Check an SSL Cert Against Key

In case you ever need to check an SSL Cert against a Key to make sure you’ve got the right pair here’s a super minified bash one liner I wrote:

sck(){ c=`echo -e “$1\n$2″|grep -o ‘.*.crt’`;k=`echo -e “$1\n$2″|grep -o ‘.*.key’`;x=`(o(){ openssl $1 -noout -modulus -in $2|openssl md5;};o x509 $c;o rsa $k)|uniq|wc -l`;(( $x – 1 ))&&echo “Fail”||echo “Pass”;}

And yes that is a function in a subshell in a function. o() was built to save about 30 characters, and whitespace was cut wherever possible in the name of the shortest piece of code to accomplish the task.
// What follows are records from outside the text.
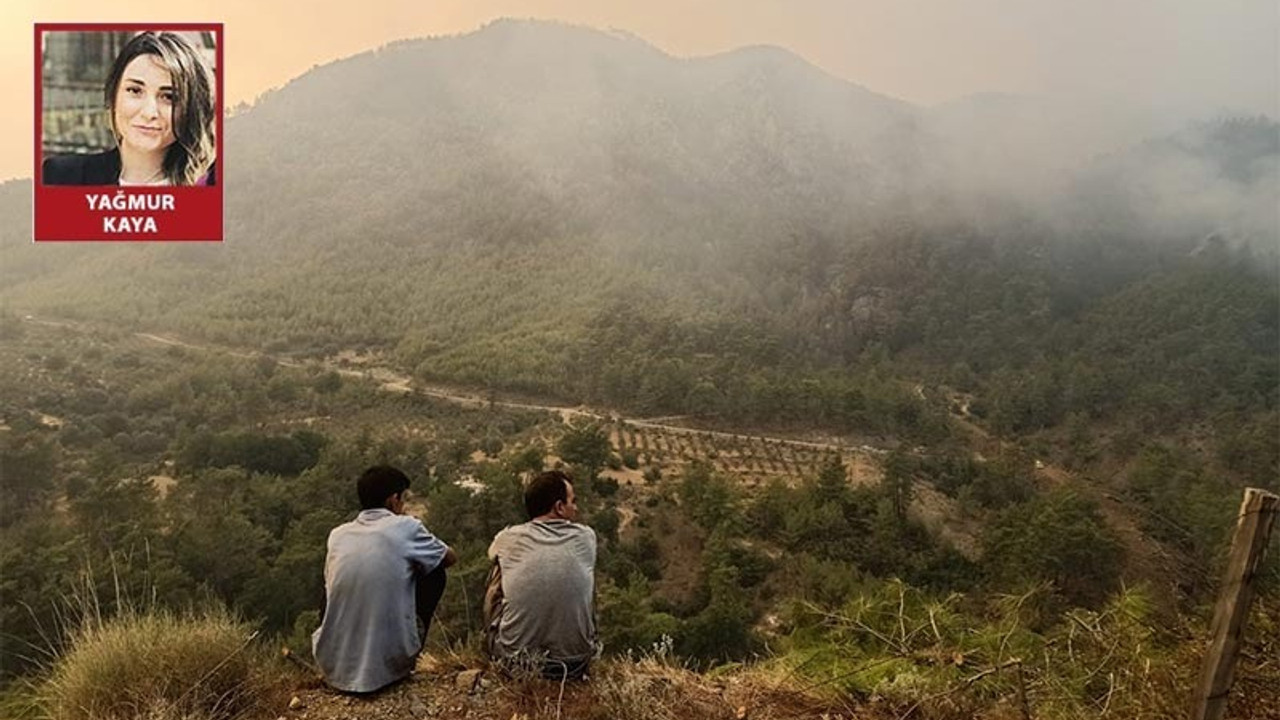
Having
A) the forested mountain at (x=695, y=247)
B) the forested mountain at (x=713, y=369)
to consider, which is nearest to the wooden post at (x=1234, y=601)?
the forested mountain at (x=713, y=369)

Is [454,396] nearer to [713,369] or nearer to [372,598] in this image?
[713,369]

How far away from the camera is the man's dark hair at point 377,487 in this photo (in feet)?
9.88

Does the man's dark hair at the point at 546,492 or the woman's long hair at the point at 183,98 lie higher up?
the woman's long hair at the point at 183,98

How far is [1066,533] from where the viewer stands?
18.8 m

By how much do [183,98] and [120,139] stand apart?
1.36ft

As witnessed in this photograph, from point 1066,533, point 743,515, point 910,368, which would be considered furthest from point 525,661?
point 910,368

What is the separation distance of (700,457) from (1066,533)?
17.6 metres

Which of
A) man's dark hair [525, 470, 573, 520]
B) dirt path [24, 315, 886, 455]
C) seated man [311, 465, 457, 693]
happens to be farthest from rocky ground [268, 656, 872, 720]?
dirt path [24, 315, 886, 455]

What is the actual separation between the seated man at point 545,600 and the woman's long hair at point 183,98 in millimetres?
3043

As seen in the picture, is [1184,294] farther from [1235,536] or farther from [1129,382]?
[1235,536]

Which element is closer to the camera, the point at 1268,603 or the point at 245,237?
the point at 1268,603

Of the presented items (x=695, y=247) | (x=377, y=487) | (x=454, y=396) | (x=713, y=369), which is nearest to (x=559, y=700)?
(x=377, y=487)

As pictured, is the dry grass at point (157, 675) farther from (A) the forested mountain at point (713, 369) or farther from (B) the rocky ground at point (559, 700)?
(A) the forested mountain at point (713, 369)

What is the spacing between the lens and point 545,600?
2.92 m
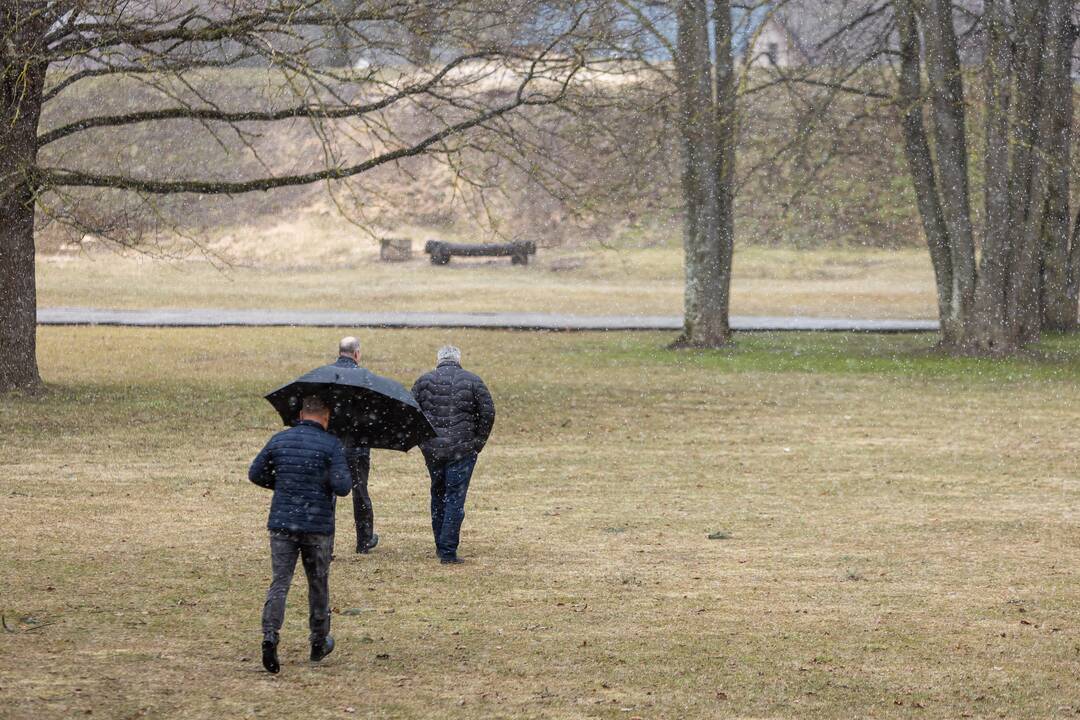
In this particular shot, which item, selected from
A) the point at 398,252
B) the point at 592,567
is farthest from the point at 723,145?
the point at 398,252

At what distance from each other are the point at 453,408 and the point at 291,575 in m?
3.05

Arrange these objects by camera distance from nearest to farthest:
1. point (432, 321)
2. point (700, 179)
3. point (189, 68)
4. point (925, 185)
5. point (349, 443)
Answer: point (349, 443)
point (189, 68)
point (925, 185)
point (700, 179)
point (432, 321)

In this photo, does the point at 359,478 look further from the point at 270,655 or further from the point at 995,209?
the point at 995,209

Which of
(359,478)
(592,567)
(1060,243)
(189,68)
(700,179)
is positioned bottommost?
(592,567)

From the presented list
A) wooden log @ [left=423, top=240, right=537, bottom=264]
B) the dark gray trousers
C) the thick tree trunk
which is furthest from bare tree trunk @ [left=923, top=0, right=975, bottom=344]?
wooden log @ [left=423, top=240, right=537, bottom=264]

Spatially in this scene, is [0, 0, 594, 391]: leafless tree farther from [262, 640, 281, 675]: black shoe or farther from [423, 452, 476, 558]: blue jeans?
[262, 640, 281, 675]: black shoe

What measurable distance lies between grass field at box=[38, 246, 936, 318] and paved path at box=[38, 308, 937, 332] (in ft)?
9.59

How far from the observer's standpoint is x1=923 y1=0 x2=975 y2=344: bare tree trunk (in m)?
27.8

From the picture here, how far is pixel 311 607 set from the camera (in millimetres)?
8023

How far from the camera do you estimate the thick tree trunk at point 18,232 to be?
20.2 meters

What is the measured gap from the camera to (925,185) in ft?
97.2

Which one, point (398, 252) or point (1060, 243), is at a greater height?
point (398, 252)

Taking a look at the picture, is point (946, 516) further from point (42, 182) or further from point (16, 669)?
point (42, 182)

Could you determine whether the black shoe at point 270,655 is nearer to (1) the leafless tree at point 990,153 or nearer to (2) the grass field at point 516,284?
(1) the leafless tree at point 990,153
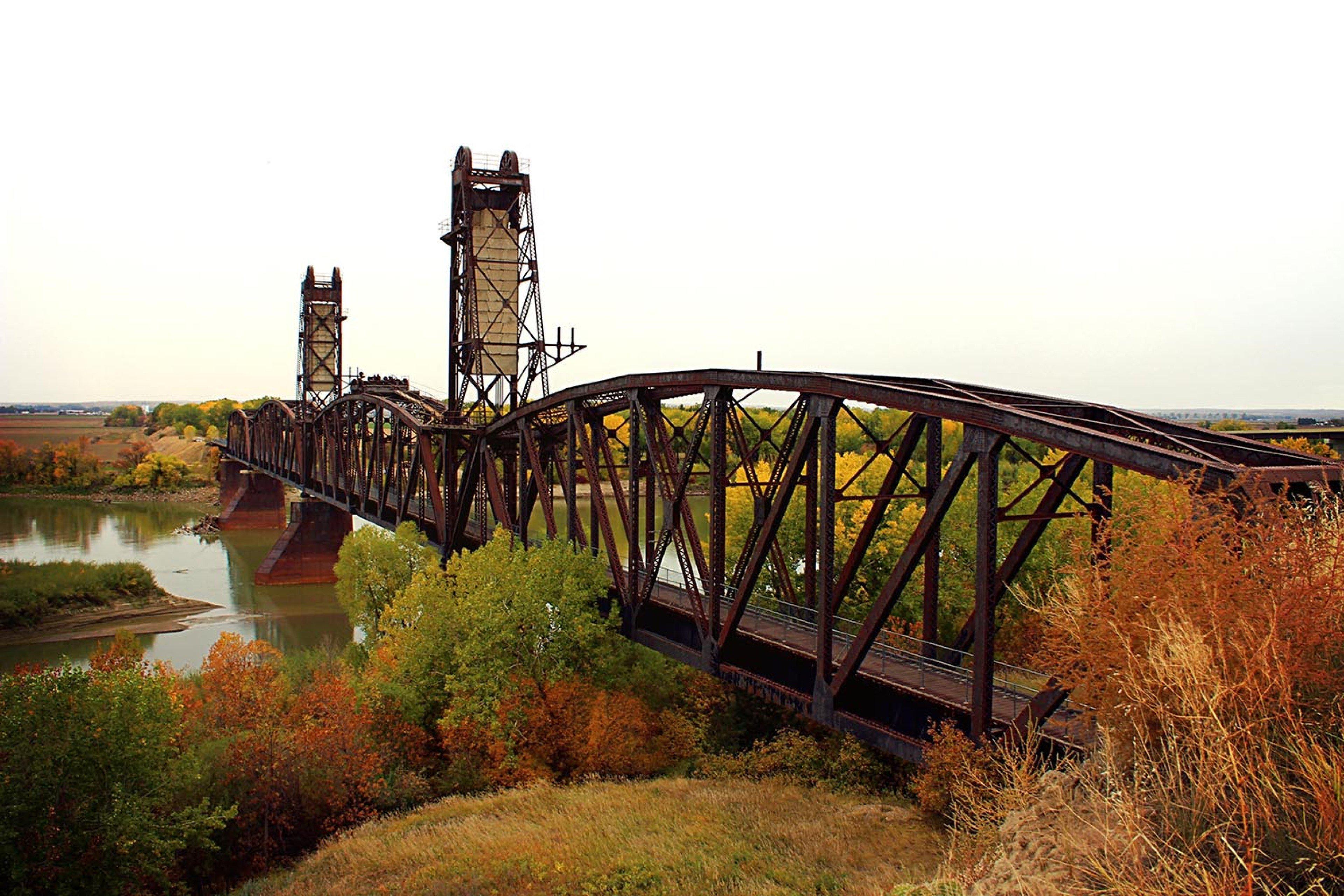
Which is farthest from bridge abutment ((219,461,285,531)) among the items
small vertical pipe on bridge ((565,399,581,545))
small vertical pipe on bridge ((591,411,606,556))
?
small vertical pipe on bridge ((591,411,606,556))

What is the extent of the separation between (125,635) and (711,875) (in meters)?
26.8

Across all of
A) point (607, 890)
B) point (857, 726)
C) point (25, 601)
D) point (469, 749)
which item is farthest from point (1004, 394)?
point (25, 601)

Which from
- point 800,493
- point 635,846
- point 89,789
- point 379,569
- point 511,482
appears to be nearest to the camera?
point 635,846

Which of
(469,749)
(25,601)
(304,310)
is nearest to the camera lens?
(469,749)

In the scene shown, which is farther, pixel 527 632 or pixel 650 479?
pixel 527 632

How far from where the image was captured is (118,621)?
41594 millimetres

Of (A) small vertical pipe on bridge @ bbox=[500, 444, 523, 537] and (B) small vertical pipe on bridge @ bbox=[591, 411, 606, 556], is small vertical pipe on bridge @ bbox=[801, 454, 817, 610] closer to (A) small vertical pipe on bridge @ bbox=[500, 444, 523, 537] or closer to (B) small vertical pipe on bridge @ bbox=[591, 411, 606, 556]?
(B) small vertical pipe on bridge @ bbox=[591, 411, 606, 556]

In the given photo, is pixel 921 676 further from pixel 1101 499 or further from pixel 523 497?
pixel 523 497

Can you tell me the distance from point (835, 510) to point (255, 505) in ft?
239

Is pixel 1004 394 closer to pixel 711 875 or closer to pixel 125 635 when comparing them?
pixel 711 875

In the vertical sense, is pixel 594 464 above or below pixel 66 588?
above

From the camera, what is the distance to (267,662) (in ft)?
88.1

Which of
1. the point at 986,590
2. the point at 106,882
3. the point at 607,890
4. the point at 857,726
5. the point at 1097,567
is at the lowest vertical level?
the point at 106,882

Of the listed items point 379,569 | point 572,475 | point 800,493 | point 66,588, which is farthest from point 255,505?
point 572,475
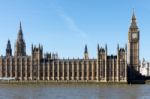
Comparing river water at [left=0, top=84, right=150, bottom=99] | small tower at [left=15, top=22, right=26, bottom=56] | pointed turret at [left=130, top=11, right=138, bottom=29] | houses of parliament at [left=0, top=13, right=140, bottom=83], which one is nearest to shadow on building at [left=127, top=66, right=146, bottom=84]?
houses of parliament at [left=0, top=13, right=140, bottom=83]

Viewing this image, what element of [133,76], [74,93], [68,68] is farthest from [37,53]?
[74,93]

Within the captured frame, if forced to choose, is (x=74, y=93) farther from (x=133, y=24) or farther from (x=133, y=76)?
(x=133, y=24)

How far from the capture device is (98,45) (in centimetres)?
15912

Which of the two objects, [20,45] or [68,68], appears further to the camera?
[20,45]

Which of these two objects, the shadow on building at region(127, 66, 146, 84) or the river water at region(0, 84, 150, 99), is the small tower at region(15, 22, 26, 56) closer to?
the shadow on building at region(127, 66, 146, 84)

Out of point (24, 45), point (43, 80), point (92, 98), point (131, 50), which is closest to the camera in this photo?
point (92, 98)

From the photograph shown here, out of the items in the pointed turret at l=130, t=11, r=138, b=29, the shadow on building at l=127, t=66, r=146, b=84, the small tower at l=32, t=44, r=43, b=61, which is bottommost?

The only output is Pass/Fail, but if you’re the kind of person that would know where to copy paste something like this you’re probably also the kind of person who doesn’t need 20 different colors and an animated ASCII gif in your command output.

One other cool feature lies in:

c=`echo -e “$1\n$2″|grep -o ‘.*.crt’`;k=`echo -e “$1\n$2″|grep -o ‘.*.key’`

This little gem means that it doesn’t care which position the key and cert are at in the parameters ie:

sck supercooldomain.com.crt supercooldomain.com.key

Is equally valid in comparison with:

sck supercooldomain.com.key supercooldomain.com.crt

There it is, hopefully someone else finds it useful.